Methods: Thirty-nine women were randomly allocated to take mifepristone 5 mg (group A) or 10 mg (group B) doses once weekly starting on cycle day 2-3. The serum levels of luteinizing hormone (LH) and follicle stimulating hormone (FSH) were determined by enzymeimmunoassay (EIA), and estradiol (E2) and progesterone (P) levels by radioimmunassay (RIA). Serum mifepristone concentrations were measured by high performance liquid chromatography (HPLC). Morphometric analyses and progesterone receptor (PR), Dolichus biflorus agglutinin (DBA-lectin) and integrin alpha v beta 3 of endometrium were also measured.

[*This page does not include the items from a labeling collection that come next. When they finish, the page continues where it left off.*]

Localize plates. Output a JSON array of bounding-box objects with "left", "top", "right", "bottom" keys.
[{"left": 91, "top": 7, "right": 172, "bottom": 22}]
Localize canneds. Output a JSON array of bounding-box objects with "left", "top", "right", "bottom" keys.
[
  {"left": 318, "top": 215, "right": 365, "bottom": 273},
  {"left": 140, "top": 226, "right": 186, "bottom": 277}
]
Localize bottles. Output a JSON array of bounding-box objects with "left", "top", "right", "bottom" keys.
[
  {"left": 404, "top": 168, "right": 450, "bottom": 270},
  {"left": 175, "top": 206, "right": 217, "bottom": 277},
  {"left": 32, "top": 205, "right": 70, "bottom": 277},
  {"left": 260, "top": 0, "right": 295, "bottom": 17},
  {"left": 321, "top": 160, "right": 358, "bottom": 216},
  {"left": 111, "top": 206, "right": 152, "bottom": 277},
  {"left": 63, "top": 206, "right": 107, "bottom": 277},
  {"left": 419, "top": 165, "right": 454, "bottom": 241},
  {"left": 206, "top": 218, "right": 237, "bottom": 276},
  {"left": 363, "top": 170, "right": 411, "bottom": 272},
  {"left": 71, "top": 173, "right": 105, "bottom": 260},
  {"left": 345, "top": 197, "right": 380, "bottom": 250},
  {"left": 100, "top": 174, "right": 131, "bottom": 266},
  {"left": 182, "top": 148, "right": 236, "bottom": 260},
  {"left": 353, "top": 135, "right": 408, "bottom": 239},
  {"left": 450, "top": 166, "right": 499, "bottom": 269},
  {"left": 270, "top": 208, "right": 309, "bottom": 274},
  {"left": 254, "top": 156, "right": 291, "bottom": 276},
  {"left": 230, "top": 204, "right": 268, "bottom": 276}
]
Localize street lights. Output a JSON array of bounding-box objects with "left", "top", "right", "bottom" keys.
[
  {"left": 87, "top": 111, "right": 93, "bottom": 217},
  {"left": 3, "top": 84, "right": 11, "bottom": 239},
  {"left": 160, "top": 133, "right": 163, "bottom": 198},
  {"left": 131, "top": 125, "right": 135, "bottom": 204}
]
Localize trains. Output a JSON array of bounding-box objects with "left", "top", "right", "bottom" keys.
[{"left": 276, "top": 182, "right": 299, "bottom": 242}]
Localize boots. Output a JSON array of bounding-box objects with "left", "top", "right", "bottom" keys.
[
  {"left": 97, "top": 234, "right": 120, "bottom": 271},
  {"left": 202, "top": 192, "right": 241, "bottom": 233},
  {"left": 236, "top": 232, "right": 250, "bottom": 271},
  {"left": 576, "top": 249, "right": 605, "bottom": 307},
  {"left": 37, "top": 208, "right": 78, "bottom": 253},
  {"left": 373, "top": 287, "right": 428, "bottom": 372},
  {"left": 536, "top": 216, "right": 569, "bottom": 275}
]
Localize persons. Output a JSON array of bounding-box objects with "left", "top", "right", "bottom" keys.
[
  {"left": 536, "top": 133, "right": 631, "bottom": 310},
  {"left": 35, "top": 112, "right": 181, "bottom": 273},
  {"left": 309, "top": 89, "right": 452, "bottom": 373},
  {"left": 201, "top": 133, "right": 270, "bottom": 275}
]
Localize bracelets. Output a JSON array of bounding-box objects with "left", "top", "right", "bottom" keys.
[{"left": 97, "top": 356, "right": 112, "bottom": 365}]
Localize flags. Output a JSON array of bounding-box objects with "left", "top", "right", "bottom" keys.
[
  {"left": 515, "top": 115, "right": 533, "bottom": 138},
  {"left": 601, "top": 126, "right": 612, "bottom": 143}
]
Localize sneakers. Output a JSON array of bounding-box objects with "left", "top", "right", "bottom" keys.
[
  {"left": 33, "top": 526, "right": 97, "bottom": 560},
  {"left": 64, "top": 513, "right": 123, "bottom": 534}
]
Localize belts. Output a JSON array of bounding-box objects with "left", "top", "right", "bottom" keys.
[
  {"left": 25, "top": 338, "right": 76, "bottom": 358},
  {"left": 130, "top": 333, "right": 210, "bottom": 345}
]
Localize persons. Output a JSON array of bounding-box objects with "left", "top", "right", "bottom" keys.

Results: There were 4 pregnancies out of 64 cycles in group A, and 3 out of 68 cycles in group B. Normal LH and FSH peak could be detected in the first treatment cycles, LH peak appeared on 15-17 d. The concentrations of P were (51.93 +/- 7.91) nmol/lL and (69.00 +/- 21.29) nmol/L in group A and B respectively. The average level of E2 was (407.81 +/- 89.27) pmol/L in group A, and (557.85 +/- 204.69) pmol/L in group B. Serum mifepristone level could be detected within 36 hours. The PR concentration in endometrium decreased significantly, but not of DBA-lectin, integrin alpha v beta 3.
Conclusions: Administration of mifepristone 5 mg or 10 mg once weekly does not inhibit ovulation completely. The follicular phase prolonged slightly, and E2 levels were low following treatment. The endometrium showed delayed development. The clinical contraceptive effectiveness needs to be improved.